EU falling short on fintech regulations

Two key European Union laws—the General Data Protection Regulation (GDPR) and the fifth Anti-Money Laundering Directive (AMLD5)—are hindering the future growth of financial technology (‘fintech’) and blockchain businesses in the region, says a London lawyer specialising in the sector.

GDPR, which focuses on data protection and privacy in the European Union and addresses the transfer of personal data outside the region, came into force in 2018.

AMLD5 came into effect in January this year, when the 28 EU member states reached a deadline to transpose its requirements into their domestic legal systems.

The directive brought cryptocurrencies, virtual asset businesses and e-wallet firms within the scope of anti-money laundering legislation. It includes the obligation for service providers in virtual currencies to perform customer due diligence and to submit suspicious activity reports to law enforcement bodies.

EU regulations like GDPR have binding legal force in every member state, while member states have some discretion on how to transpose directives like AMLD5 into their national laws.

“You have more and more barriers in terms of set-up costs for SMEs”

This element of discretion is now causing problems, according to James Burnie, a partner at London-based law firm Gunner Cooke.

Burnie specialises in advising fintech, blockchain and crypto-asset businesses.

James Burnie

“Different EU countries have taken AMLD5 and are using it as the basis for different systems where you have to be regulated to do crypto,” Burnie told New Money Review.

“Some EU countries have effectively therefore reverse-engineered a licensing regime for crypto-assets into the directive.
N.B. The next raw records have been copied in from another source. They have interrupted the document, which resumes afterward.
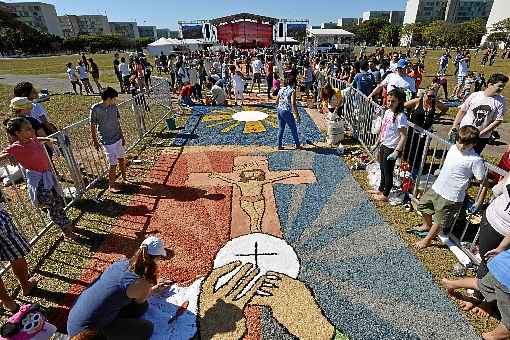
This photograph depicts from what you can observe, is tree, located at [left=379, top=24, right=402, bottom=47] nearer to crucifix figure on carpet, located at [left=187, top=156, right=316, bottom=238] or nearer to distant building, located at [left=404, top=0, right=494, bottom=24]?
distant building, located at [left=404, top=0, right=494, bottom=24]

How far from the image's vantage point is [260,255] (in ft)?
15.0

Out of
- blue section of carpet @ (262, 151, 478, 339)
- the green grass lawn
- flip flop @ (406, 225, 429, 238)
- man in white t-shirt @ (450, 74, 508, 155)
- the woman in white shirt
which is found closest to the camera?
blue section of carpet @ (262, 151, 478, 339)

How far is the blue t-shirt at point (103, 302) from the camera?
2707 millimetres

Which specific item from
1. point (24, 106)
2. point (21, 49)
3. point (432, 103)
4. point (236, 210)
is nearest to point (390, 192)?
point (432, 103)

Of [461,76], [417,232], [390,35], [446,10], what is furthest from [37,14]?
[446,10]

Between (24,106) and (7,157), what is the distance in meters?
1.38

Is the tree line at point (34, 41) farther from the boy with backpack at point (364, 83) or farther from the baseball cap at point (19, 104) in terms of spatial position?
the boy with backpack at point (364, 83)

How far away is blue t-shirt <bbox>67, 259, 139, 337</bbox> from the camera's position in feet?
8.88

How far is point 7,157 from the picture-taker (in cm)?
414

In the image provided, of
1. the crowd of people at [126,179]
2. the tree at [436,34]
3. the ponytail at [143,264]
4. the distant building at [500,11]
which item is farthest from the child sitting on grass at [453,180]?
the distant building at [500,11]

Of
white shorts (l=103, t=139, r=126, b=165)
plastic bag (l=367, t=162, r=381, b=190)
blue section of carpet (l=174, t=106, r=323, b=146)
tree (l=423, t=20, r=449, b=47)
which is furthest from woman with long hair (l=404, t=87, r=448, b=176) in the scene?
A: tree (l=423, t=20, r=449, b=47)

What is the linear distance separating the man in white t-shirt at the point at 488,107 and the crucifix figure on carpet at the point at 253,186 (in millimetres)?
3365

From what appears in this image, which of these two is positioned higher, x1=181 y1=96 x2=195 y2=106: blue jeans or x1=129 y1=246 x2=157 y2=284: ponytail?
x1=129 y1=246 x2=157 y2=284: ponytail

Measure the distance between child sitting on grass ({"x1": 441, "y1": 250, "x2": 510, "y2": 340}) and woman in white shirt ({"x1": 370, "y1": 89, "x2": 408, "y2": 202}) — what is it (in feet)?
8.31
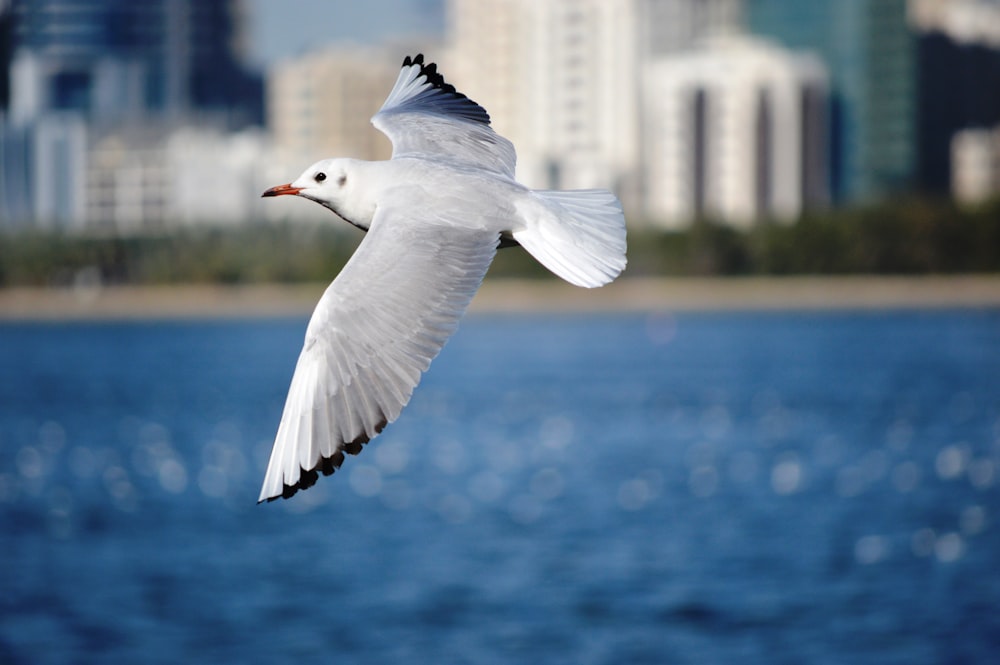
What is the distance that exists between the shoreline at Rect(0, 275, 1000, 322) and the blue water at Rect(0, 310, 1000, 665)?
4888 cm

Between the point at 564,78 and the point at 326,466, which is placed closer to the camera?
the point at 326,466

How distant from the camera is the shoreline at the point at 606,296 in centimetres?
11875

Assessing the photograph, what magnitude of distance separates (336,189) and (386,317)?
634 millimetres

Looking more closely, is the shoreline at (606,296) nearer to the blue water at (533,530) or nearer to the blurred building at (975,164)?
the blurred building at (975,164)

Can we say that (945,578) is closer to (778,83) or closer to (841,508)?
(841,508)

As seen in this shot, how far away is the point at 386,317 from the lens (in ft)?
23.5

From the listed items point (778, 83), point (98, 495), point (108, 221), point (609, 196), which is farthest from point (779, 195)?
point (609, 196)

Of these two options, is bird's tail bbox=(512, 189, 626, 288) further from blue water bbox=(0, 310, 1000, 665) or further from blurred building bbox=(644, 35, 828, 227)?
blurred building bbox=(644, 35, 828, 227)

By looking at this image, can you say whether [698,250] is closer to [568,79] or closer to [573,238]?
[568,79]

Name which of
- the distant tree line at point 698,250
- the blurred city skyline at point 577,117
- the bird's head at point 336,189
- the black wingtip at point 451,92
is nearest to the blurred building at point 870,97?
the blurred city skyline at point 577,117

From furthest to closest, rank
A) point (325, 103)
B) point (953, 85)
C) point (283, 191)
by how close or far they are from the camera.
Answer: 1. point (953, 85)
2. point (325, 103)
3. point (283, 191)

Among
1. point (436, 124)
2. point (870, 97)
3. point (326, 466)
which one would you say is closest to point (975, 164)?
point (870, 97)

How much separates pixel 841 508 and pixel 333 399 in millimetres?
29907

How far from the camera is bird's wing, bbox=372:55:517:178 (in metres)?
8.30
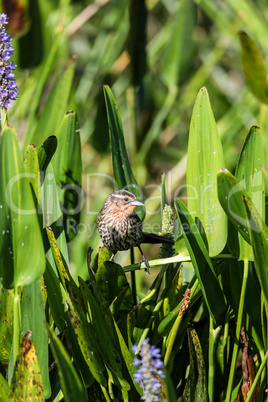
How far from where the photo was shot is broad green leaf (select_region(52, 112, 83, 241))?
71.5 inches

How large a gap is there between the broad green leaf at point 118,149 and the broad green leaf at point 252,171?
1.32ft

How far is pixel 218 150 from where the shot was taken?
158 cm

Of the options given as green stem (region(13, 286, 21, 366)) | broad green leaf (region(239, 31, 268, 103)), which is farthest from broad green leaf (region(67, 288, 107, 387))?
broad green leaf (region(239, 31, 268, 103))

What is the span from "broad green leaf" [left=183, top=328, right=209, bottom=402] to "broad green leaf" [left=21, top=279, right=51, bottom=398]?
35 centimetres

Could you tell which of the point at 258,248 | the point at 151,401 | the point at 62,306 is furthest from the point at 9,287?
the point at 258,248

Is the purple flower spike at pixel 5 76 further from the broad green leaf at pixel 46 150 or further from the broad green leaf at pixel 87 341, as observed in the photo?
the broad green leaf at pixel 87 341

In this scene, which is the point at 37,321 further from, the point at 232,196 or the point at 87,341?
the point at 232,196

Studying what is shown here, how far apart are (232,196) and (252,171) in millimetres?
250

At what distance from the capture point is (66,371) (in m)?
1.15

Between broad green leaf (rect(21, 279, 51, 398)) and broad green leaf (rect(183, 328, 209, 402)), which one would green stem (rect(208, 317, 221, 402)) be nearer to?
broad green leaf (rect(183, 328, 209, 402))

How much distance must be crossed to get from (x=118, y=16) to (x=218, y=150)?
2587 mm

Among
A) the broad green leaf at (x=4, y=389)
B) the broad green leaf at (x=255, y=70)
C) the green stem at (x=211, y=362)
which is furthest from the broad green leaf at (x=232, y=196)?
the broad green leaf at (x=255, y=70)

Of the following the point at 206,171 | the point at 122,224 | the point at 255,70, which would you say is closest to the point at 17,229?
the point at 206,171

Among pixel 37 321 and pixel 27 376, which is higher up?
pixel 37 321
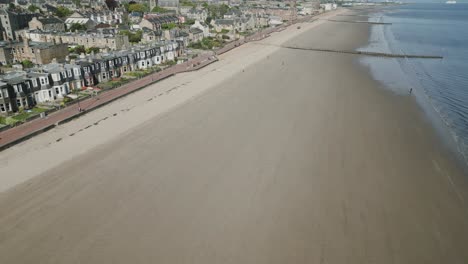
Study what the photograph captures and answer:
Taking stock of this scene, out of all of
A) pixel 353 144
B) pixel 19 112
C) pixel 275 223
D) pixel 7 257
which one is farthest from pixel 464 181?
pixel 19 112

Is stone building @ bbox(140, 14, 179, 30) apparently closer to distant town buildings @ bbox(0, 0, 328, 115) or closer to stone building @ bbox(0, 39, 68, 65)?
distant town buildings @ bbox(0, 0, 328, 115)

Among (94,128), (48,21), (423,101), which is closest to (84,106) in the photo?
(94,128)

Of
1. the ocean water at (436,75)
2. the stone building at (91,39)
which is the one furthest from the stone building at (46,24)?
the ocean water at (436,75)

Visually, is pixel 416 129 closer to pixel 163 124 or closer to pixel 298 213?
pixel 298 213

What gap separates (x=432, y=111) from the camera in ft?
101

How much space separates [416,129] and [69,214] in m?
26.2

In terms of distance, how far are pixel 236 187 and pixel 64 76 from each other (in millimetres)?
24286

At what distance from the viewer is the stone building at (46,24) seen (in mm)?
62750

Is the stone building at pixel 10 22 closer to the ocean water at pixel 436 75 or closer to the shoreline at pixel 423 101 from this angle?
the shoreline at pixel 423 101

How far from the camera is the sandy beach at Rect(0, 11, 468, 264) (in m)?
14.4

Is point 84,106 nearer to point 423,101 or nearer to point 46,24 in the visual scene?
point 423,101

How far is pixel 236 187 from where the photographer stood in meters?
18.6

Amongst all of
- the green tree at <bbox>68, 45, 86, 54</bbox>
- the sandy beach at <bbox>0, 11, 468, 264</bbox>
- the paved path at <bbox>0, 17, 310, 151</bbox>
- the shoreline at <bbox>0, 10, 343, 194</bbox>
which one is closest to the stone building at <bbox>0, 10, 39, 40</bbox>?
the green tree at <bbox>68, 45, 86, 54</bbox>

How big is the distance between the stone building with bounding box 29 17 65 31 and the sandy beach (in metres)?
45.1
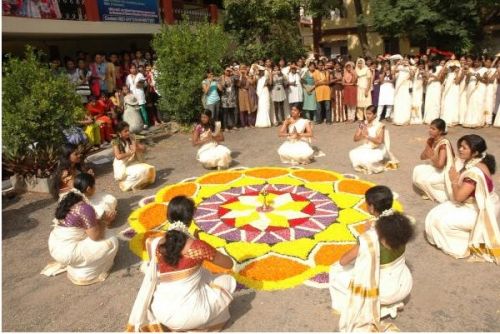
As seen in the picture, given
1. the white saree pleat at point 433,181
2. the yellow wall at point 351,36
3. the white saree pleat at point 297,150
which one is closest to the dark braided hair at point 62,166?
the white saree pleat at point 297,150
Germany, for example, has gold-plated the directive and added its own capital adequacy requirements for crypto businesses.”

This extra step creates two problems, according to Burnie.

“First, you have more and more barriers in terms of set-up costs for small and medium-sized enterprises (SMEs),” he said.

“Second, by comparison with EU legislation like the Markets in Financial Instruments Directive (‘MiFID’), which gives you passporting rights—once you’ve gone through the pain of getting a licence in one EU country, you can then operate in any other—AMLD5 was not designed for that and doesn’t work in the same way. You can’t passport.”

The net result of this uneven playing field is that fintech firms are having second thoughts about setting up in the EU, said Burnie.

“I’ve seen people wanting to go into Europe, looking at the costs and then coming back to the UK,” he said.

The imminent end of the transition period for the UK to exit the EU—planned for the end of the year—is also a factor for fintech businesses deciding where to set up their operations, said Burnie.

“Imagine that after Brexit the UK does a trade deal with Australia with regulatory cross-recognition,” Burnie told New Money Review.

“You can then set up an entity in Australia and another in the UK and you’re in both time zones, so you can easily offer a 24-hour service. That might be more appealing in an internet-based company than putting all your eggs in one continent—Europe.”

“GDPR is a complete nightmare for blockchain firms”

Burnie went on to criticise GDPR, which was introduced by EU to beef up consumer rights over the ownership and transfer of data.

“GDPR is a complete nightmare for blockchain firms,” he said.

“It was created pre-blockchain, doesn’t work for some aspects of blockchain, and, although there are some workarounds, it is too onerous and often doesn’t achieve what it set out to do,” he added.

Burnie forecast that the combined effect of AMLD5 and GDPR may well be an entrenchment of the competitive position of the largest companies within the region.

Counterintuitively, despite being the apparent targets of GDPR, the largest internet firms, such as Google and Facebook, have already been cited as the key beneficiaries of the regulation.

“Where certain EU countries have taken too heavy handed an approach to regulating crypto, for example by requiring high levels of capital adequacy, the result is likely to be that smaller businesses will be driven out the market,” Burnie said.

“This could lead the largest firms, such as banks, being the only industry players, as well as stifling smaller businesses.”

According to Burnie, the UK may benefit from increased fintech activity as a result. By one recent estimate, London is already the world’s fintech hub, with investment in start-ups within the sector increasing by 500 percent in the last three years.

“It’s usually the smaller firms doing the more interesting and innovative stuff, and so countries, such as the UK, which focus on taking a proportionate approach to regulation, will benefit as hubs for these firms,” Burnie said.